What the task asks: Please repeat the passage on the Wall Street crisis word for word, from "With Wall Street" up to and including "in the 1980s...".

Passage provided:
______________________________

With Wall Street in crisis, the campaigns of both John McCain and Barack Obama are going to have to address the situation meaningfully.
What caused the problems we're seeing? Well, among others, there have been some very risky investments and economic sleight-of-hand made by some of the top financial institutions.
And so far, the taxpayers have had to pay considerably to help with bailouts. Just like what happened in the 1980s...
In the 1980s, Savings and Loans (S&Ls) were all the rage. This is because S&Ls could typically offer a higher rate of return on deposits than typical banks could. You see, in 1980, a new law deregulating S&Ls took effect. This law was known as Depository Institutions Deregulation and Monetary Control Act. This law with an unwieldy name basically allowed S&Ls to make riskier investments with the money of their investors. After all, as the argument went, higher risk meant higher reward.

______________________________

Dataset entries:
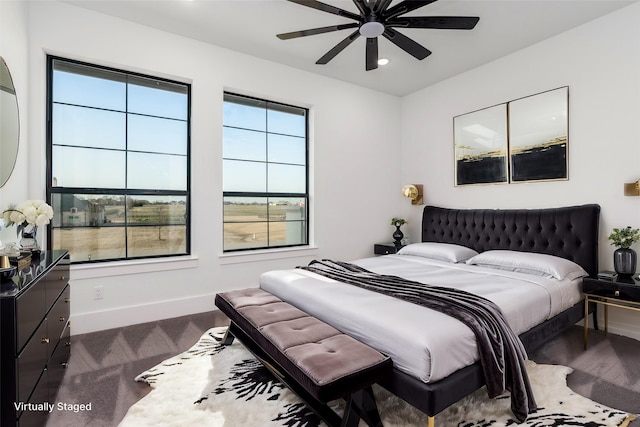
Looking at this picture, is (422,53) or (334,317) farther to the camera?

______________________________

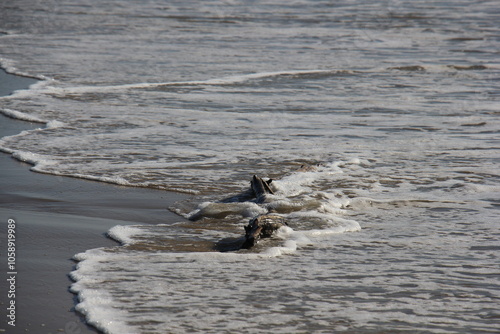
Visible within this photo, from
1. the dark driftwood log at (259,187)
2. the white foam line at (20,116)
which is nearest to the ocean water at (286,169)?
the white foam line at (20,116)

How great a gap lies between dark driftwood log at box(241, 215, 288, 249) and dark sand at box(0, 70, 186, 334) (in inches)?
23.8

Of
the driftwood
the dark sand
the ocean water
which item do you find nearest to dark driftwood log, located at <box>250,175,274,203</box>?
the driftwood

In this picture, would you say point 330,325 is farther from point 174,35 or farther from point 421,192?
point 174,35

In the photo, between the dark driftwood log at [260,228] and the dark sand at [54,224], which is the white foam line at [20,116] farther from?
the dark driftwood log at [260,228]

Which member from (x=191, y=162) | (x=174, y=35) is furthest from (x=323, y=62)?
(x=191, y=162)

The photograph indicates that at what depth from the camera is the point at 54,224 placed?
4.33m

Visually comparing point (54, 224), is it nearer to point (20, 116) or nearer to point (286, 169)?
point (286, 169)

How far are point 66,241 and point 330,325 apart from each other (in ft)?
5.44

______________________________

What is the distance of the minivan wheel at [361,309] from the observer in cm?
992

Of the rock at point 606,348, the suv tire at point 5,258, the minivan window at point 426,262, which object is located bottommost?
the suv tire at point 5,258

______________________________

Result:
With Wall Street in crisis, the campaigns of both John McCain and Barack Obama are going to have to address the situation meaningfully.
What caused the problems we're seeing? Well, among others, there have been some very risky investments and economic sleight-of-hand made by some of the top financial institutions.
And so far, the taxpayers have had to pay considerably to help with bailouts. Just like what happened in the 1980s...